I shake my head and swallow down the lump in my throat. “What do you mean?”

“He hasn’t shut up about the baby since he told us. Right, Mills?” Sara looks at her sister-in-law for confirmation.

Millie nods. “He’s very excited.”

My cheeks heat. I know he is. At last week’s OB appointment, Daniel made sure we got a good fifteen images of the baby for the baby album. He framed his favorite and set it on the bookshelf in my living room next to the first. I imagine he’s done the same at his apartment, but I can’t confirm, since I’ve never been there.

“He’s been nothing but helpful since we found out.”

Lennox scrunches her nose. “Helpful? Toothbrushes are helpful. Tell us the good stuff. Are you guys a couple? What are you going to do when the baby is born?”

Sara nudges her roughly in the ribs. “Shush.”

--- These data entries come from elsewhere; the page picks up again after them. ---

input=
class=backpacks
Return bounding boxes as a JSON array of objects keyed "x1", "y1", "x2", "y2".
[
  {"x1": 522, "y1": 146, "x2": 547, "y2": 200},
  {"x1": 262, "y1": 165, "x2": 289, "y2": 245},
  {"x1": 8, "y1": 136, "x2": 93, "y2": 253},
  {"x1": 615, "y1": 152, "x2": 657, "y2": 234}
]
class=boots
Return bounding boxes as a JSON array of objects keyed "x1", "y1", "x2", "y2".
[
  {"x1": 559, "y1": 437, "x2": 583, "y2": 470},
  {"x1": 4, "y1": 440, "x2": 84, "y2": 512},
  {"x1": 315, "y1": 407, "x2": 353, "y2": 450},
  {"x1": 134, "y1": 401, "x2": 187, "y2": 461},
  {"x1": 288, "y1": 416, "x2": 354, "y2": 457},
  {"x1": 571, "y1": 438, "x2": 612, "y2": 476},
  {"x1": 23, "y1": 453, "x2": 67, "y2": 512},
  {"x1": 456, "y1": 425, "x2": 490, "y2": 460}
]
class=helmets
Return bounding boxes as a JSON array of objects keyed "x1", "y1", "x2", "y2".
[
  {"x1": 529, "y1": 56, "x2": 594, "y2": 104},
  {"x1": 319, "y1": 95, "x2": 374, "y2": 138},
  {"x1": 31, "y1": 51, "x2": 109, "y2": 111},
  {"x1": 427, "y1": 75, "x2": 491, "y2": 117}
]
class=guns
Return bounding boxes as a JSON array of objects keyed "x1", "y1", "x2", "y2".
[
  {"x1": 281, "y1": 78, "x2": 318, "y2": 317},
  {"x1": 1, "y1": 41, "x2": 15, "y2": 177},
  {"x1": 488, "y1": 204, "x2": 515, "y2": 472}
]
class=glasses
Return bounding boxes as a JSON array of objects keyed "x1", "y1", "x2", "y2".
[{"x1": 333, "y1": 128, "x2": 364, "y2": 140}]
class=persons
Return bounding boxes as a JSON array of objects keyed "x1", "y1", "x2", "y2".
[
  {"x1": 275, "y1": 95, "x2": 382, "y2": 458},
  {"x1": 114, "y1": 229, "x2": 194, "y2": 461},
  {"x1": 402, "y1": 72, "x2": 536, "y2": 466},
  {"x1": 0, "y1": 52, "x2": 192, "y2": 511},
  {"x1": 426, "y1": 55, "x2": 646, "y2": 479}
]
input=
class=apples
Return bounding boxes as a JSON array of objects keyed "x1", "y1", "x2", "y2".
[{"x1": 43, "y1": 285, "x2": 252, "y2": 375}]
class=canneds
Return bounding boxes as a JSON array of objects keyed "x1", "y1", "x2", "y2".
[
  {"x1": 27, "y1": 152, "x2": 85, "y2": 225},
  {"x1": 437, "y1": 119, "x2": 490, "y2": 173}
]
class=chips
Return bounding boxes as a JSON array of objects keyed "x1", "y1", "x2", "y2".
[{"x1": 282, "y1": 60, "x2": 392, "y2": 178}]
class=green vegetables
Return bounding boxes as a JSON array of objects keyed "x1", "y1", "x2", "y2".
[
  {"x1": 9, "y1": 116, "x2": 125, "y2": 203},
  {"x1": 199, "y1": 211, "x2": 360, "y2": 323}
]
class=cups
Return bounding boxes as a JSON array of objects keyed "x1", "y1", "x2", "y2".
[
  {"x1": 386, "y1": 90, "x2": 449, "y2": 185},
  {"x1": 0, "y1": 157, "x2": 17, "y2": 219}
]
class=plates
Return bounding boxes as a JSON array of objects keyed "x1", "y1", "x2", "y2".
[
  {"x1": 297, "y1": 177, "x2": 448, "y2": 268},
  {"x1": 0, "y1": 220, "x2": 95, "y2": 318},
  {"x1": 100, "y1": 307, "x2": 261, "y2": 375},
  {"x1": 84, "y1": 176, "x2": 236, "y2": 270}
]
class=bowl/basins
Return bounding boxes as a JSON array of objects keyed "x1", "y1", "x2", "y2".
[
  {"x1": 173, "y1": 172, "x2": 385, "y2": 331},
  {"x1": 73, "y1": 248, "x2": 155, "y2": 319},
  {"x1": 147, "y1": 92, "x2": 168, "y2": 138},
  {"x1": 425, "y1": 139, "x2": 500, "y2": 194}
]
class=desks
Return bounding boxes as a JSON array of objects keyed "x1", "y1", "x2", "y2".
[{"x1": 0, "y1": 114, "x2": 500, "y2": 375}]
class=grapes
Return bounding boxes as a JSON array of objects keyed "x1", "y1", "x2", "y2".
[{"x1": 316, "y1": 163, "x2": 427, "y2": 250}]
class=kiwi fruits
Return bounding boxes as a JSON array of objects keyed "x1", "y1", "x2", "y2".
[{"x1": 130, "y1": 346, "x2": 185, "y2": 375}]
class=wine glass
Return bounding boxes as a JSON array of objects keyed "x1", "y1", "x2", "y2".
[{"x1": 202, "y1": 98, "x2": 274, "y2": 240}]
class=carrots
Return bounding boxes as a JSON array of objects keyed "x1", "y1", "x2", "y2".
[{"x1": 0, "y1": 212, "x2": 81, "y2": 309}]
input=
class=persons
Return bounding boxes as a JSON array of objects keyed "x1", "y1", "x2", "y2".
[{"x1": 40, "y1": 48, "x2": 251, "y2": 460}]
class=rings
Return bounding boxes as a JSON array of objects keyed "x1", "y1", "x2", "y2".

Though a hint of unease swirls in my stomach, I laugh. “It’s fine. Honestly, we barely know one another. I like him. He’s a great guy.” I turn to Millie. “He’s going to be a great father.”

She nods, though her smile is forced. She knows as well as I do that Daniel doesn’t do relationships, and that if I weren’t pregnant with his kid, he’d likely be doing a different woman every night during his offseason.

And if I weren’t pregnant, I’d be sleeping with a different man in every city while traveling with the team.

Like two peas stuck in the same pod for the rest of our lives.

“Anyway,” I say lightly, returning to Lennox’s sex question. That’s what I’m good at, after all. “My nipples are oversensitive, and you’re right—the orgasms are out of this world.”

“I knew it!” Lennox hoots, and the girls all dissolve into giggles. The focus turns to Ava, who’s bright red, as they press her for confirmation.

Though Millie’s gaze quickly wanders back to me. And I have to wonder, what is Daniel saying in response to these questions? Is anyone asking him what his intentions are? Should I?